- Directed by: Timothy Galfas
- Written by: Timothy Galfas Jeff King
- Story by: Jeff King Robert L. Schaffel
- Produced by: Robert Schaffel
- Starring: Joey Travolta
- Cinematography: Gary Graver
- Edited by: Herbert H. Dow
- Music by: Alan Douglas Harold Wheeler
- Distributed by: American International Pictures
- Release date: June 1, 1979 (New York City);
- Running time: 100 minutes
- Country: United States
- Language: English

= Sunnyside (1979 film) =

Sunnyside is a 1979 American action drama film written by Timothy Galfas and Jeff King, directed by Galfas and starring Joey Travolta.

==Plot==
In Queens, New York, Nick Martin is a gang leader in the tough neighborhood of Sunnyside, but he aspires to move his mother, Mrs. Martin, and two brothers to a better way of life. Nick, however, is entangled in the politics of the street and wants to help his community, as the leader of the “Nightcrawlers.” When vendors at a local carnival swindle Sunnyside residents, the Nightcrawlers join forces with rival hooligans, the Warlocks and the Deathmakers, to rob the amusement park. Although the groups agree to use fake weapons, a carnival employee is shot by a real gun at the hands of the Warlocks. As Nick confronts Warlock leader, Eddie Reaper, about the killing, tension between the rival gangs escalates. Meanwhile, Nick and his family make plans to move out of the neighborhood.
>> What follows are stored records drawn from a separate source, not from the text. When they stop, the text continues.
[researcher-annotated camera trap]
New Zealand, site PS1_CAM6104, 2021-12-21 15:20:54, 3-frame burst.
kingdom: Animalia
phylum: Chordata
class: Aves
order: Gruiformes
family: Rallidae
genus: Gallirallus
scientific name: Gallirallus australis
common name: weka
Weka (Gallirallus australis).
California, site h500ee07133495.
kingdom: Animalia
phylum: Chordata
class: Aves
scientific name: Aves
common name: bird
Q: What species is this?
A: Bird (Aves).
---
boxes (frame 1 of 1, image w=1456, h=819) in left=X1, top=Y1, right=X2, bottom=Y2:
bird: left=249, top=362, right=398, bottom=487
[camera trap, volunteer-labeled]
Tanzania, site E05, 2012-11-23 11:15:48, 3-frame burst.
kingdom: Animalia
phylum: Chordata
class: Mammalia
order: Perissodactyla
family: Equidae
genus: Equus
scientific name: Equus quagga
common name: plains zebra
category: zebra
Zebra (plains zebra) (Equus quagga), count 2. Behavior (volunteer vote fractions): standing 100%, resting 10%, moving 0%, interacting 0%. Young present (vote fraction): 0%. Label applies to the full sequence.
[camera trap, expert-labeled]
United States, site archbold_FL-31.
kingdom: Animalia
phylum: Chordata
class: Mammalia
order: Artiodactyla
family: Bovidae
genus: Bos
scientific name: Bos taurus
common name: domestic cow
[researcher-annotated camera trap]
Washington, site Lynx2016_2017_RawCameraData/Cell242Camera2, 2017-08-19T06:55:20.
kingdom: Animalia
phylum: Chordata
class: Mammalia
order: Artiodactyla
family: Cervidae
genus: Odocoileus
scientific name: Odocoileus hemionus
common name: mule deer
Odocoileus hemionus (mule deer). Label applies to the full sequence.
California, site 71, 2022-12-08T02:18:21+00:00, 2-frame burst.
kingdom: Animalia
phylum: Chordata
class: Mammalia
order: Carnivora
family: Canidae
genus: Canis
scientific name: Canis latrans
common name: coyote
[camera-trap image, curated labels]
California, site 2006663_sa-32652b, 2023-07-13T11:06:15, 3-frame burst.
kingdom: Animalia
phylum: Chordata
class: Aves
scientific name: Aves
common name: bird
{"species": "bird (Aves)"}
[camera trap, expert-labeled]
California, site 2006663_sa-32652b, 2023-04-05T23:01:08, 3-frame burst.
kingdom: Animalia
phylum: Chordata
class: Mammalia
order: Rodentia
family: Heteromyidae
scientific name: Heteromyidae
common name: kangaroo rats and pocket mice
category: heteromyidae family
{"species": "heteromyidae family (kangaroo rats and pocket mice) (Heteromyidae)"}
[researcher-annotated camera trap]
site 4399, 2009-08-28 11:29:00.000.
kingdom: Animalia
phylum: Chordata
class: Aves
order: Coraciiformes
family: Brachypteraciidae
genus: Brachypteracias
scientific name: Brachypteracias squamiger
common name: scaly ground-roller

Nick’s brother, Denny, a fledging artist, pursues employment as an illustrator, while Nick shows his mother an apartment in Manhattan. Violence erupts when the Warlocks murder a member of the Nightcrawlers. Nick and his gang retaliate by destroying the Warlocks’ hideout in an explosion. Before the final confrontation, Denny tries to warn his brother, but Nick is shot and killed, along with his rival, Reaper.

==Cast==
- Joey Travolta as Nick Martin
- John Lansing as Denny Martin
- Stacey Pickren as Donna Rosario
- Andrew Rubin as Eddie Reaper
- Michael Tucci as Harry Cimoli
- Talia Balsam as Ann Rosario
- Joan Darling as Mrs. Martin
- Chris Mulkey as Reggie Flynn

==Release==
The film was screened at the Embassy II theater in New York City on 1 June 1979.

==Reception==
Leonard Maltin awarded the film one and a half stars.